Recess coaches are fifth and sixth grade students who patrol the school playground during recess wearing bright yellow shirts so they are easily identifiable. They distribute and collect recess equipment, monitor the doors to the school and look for kids who need someone to play with.
At Silvercrest Elementary, kids can choose free play at recess but there is also always a game that they can join. With a program called Knights at Play (the school mascot is a knight), there is a daily structured recess activity, supervised by an adult, for students who need help navigating the physical and social games of recess time.
“To reduce some of the conflicts and problems that we had between students and to help kids that are having a hard time finding friends or finding places to play, we have a designated area for Knights at Play,” Principal Ann Pessetto said.
P.E. teacher Anne Carter oversees Knights at Play. She features a Game of the Week during lunch recess, which ranges from kickball, Sharks and Minnows, Night at the Museum and bowling to indoor video games on bad weather days. All games are designed to be inclusive and flexible so kids can join in or leave at any time. Participants learn how to make friends, resolve conflicts, take turns, gain confidence and use good sportsmanship, said Carter.
Recess coaches help run the Game of the Week.
“I give them as much responsibility as possible, even input on what we should play and how they think we should work out the teams,” Carter said. “It gives them those skills for going into middle school and having that leadership role.”
Recess coaches meet regularly to develop leadership skills such as how to get people to listen to you without being bossy, how to initiate a conversation, how to organize a game, and how to detect and resolve problems.

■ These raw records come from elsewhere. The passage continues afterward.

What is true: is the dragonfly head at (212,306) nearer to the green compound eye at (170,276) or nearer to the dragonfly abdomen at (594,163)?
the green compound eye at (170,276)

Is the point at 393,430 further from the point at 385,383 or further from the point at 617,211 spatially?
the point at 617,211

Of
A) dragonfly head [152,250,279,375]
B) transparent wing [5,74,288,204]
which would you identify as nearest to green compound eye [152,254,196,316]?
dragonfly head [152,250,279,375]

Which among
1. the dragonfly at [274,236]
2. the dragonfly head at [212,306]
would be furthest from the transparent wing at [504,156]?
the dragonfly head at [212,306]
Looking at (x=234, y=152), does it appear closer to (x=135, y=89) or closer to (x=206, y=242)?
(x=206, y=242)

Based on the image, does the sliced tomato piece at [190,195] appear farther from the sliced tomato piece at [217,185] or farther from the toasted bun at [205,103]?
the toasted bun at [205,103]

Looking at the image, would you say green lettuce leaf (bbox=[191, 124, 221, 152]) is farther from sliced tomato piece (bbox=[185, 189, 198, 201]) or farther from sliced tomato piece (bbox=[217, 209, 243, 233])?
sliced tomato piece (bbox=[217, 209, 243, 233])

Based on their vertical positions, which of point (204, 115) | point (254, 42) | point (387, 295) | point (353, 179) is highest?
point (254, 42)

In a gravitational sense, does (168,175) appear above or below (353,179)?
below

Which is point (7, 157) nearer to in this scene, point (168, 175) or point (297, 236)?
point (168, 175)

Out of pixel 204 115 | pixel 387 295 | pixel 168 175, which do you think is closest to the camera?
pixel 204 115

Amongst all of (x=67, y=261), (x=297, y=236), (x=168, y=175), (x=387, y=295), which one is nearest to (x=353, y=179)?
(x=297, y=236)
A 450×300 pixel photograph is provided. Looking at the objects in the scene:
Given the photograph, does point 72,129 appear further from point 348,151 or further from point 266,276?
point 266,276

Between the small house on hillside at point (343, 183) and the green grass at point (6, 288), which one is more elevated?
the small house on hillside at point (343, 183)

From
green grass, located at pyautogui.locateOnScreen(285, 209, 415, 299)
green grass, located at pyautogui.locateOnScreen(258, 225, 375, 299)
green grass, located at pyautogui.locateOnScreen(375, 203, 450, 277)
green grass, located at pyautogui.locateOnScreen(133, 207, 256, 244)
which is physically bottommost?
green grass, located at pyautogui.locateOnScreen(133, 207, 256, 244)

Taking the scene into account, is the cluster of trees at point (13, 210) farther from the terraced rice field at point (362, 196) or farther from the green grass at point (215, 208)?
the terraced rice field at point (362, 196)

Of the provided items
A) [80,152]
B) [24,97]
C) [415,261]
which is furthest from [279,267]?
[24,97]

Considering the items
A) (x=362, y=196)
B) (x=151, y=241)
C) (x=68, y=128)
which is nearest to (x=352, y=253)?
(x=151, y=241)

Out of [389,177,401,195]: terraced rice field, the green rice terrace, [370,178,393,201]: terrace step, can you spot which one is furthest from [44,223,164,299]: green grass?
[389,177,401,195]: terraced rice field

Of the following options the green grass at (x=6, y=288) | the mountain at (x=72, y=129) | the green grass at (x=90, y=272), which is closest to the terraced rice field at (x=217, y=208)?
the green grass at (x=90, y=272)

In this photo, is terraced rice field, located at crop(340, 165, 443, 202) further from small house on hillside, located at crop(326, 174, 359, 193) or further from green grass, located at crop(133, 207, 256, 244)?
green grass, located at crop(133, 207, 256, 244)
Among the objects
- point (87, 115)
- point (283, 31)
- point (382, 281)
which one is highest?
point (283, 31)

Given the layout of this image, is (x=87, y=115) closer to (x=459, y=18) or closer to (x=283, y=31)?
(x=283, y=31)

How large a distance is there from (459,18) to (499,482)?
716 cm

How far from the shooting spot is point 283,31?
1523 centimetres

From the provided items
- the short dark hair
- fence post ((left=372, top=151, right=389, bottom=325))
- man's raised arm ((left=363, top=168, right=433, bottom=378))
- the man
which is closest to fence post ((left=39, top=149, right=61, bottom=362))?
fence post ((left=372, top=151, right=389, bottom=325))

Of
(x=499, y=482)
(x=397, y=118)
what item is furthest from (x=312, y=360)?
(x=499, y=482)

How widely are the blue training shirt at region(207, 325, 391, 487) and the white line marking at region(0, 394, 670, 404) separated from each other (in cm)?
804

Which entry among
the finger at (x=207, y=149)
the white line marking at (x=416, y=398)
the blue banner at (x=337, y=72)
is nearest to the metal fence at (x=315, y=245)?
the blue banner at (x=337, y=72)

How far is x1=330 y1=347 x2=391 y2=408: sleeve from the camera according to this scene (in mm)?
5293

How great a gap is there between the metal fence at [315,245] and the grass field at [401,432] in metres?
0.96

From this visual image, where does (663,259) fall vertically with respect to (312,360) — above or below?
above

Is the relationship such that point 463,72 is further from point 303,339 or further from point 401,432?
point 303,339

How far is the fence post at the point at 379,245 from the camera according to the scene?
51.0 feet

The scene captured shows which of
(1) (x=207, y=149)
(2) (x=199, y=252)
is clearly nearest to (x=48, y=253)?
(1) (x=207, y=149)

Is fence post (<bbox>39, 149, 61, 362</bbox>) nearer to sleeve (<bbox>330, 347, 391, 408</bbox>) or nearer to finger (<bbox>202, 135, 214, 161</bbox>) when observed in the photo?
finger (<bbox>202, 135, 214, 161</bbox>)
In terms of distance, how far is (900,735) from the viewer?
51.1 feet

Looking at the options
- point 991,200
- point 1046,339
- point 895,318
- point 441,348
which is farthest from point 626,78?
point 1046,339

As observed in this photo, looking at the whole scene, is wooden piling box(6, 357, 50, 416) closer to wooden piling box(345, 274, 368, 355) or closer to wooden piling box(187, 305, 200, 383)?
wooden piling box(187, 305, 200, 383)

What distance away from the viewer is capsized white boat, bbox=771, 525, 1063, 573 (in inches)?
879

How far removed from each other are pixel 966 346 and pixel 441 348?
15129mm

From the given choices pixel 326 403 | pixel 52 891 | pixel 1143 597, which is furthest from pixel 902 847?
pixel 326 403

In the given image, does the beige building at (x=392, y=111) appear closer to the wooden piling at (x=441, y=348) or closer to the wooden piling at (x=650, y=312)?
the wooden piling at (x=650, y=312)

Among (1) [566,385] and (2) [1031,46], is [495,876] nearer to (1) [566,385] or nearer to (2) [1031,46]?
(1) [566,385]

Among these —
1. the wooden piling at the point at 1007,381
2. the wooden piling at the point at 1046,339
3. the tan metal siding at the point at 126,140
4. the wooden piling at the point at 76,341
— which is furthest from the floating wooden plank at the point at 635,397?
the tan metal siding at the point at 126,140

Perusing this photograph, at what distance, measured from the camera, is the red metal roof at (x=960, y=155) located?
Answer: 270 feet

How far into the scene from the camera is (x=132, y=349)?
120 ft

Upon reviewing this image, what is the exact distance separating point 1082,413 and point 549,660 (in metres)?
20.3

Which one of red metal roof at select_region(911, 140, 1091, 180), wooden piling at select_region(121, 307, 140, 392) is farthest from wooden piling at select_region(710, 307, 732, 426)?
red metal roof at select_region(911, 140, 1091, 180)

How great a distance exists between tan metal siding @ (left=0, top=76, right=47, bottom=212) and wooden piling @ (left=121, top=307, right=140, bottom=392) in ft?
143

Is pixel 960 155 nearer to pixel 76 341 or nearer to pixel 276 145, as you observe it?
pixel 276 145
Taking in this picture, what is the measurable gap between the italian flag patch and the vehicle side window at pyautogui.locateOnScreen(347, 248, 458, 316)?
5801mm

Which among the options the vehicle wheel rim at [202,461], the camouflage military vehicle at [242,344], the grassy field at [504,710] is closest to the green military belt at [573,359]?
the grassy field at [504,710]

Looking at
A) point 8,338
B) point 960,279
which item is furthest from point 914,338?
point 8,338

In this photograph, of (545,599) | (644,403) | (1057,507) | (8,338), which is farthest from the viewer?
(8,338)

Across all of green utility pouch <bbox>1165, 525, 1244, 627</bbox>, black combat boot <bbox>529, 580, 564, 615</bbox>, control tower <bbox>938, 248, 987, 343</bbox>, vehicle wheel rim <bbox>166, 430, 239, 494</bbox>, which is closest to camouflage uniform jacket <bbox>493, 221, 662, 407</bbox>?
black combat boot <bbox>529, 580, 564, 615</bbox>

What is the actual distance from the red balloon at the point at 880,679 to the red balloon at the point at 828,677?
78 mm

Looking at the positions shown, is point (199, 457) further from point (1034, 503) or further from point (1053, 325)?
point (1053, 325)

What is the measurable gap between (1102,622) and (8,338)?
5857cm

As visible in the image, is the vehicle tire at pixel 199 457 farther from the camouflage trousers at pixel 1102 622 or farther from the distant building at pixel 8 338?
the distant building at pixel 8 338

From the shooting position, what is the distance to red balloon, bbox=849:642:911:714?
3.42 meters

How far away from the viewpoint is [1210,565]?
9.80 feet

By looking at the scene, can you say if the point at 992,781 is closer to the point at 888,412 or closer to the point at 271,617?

Some recess coaches enjoy a leadership role or like helping younger students. Others like to have something to do during recess. Brecht said each recess coach has natural strengths that benefit the group during their bimonthly discussions.
“One of my favorite parts of our meetings is when they discuss concerns or problems on the playground and we work as a team to come up with the best solution, evaluating the consequences and likelihood of each proposal,” Brecht said. “It's great to learn from them and see their perspective and to teach them to evaluate outcomes.”
Brecht believes using recess coaches at Silvercrest strengthens the relationships between younger and older students, which benefits both age groups.
“The younger kids have good role models to look up to and ask for help and the older kids step up and outside themselves to do good for others,” Brecht said. “It is a low-risk opportunity for students to grow themselves. It is the best to see students' confidence and awareness of our interconnectedness blossom as they are recess coaches. It develops another layer of belonging.”